The most frequent current anxiety disorder was social phobia, diagnosed in one-third of the patients. Panic disorder, specific phobia, PTSD, and generalized anxiety disorder were each diagnosed in approximately 15% of the patients. Forty patients (10.7%) were diagnosed with a disorder in partial remission, and 57 (15.3%) received a current not-otherwise-specified diagnosis. PTSD was the most frequent partially remitted and subthreshold disorder.
Discussion
Anxiety disorders are frequent in depressed outpatients seeking treatment, although the overall frequency of any anxiety disorder depends, in part, on the breadth of the assessment. More than one-half of the depressed patients in this study met the full DSM-IV criteria for a specific anxiety disorder; when not-otherwise-specified diagnoses were included, two-thirds of the depressed patients had an anxiety disorder. Of the depressed patients with an anxiety disorder, one-half had more than one. These results highlight the importance of conducting thorough diagnostic evaluations of outpatients with a chief complaint of depression.
The presence of a comorbid anxiety disorder can have treatment implications. It is generally believed that all antidepressant medications are approximately equally effective for the treatment of depression. However, these medications are not equally effective in the treatment of anxiety disorders.

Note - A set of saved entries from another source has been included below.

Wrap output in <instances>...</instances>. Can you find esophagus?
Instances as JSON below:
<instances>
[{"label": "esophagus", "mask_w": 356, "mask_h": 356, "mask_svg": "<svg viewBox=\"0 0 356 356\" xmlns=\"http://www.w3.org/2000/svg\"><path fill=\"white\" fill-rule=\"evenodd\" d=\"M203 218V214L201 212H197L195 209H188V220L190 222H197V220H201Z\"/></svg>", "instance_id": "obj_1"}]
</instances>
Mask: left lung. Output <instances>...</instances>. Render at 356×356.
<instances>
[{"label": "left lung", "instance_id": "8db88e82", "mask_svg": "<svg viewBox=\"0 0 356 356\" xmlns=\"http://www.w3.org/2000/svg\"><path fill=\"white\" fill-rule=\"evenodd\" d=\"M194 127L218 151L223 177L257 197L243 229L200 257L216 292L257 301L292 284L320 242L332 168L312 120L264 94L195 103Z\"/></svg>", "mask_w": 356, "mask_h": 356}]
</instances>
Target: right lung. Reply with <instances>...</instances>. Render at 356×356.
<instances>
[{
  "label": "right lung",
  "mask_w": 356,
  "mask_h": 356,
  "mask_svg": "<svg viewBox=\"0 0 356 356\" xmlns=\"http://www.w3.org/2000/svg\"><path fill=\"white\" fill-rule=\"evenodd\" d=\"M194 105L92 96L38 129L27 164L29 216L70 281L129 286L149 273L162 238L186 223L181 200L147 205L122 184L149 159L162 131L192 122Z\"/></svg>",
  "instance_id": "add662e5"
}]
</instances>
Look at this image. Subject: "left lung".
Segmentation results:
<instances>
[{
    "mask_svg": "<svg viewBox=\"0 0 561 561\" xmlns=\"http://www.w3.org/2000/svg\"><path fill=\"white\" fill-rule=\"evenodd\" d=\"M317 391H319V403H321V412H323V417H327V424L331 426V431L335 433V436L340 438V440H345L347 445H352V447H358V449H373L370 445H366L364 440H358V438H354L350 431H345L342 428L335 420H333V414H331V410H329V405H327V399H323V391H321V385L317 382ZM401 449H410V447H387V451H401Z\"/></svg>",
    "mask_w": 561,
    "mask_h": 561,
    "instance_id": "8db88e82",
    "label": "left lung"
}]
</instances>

For example, the serotonin reuptake inhibitors are more effective than tricyclic antidepressants in the treatment of OCD, and monoamine oxidase inhibitors may be more effective than tricyclic antidepressants in treating social phobia
(9,
10). Several antidepressant medications are indicated for the treatment of certain anxiety disorders, whereas other antidepressants have not been consistently shown to also be effective in treating anxiety disorders. Certain medications have acquired a reputation of being more or less anxiogenic or anxiolytic than others, and pharmaceutical companies have developed promotional campaigns suggesting that some medications are particularly well suited for treating depressed patients with anxious features. While knowledge of the presence of an anxiety disorder in a depressed patient might influence the choice of medication prescribed, there are, in fact, few data to support suggestions that depressed patients with anxious features respond differentially to the range of antidepressant medications.
Awareness of the presence of a comorbid anxiety disorder might also influence the prescription of psychotherapy. For example, cognitive behavior therapy has been demonstrated to be effective in the treatment of all of the specific anxiety disorders. Interpersonal or psychodynamic therapy might also be effective in treating anxiety disorders. If a comorbid anxiety disorder is not appropriately recognized, patients might not receive these potentially effective forms of treatment. To our knowledge, there have been no controlled trials comparing the efficacy of medications and psychotherapy in the treatment of comorbid anxiety disorders in depressed patients. In light of the high prevalence of anxiety disorders among depressed patients, this line of research warrants attention. If one form of treatment proves superior to the other, or if the combination of both treatments produces the greatest improvement, then improved clinical detection of anxiety disorders in depressed patients might improve outcome by virtue of more appropriate treatment planning.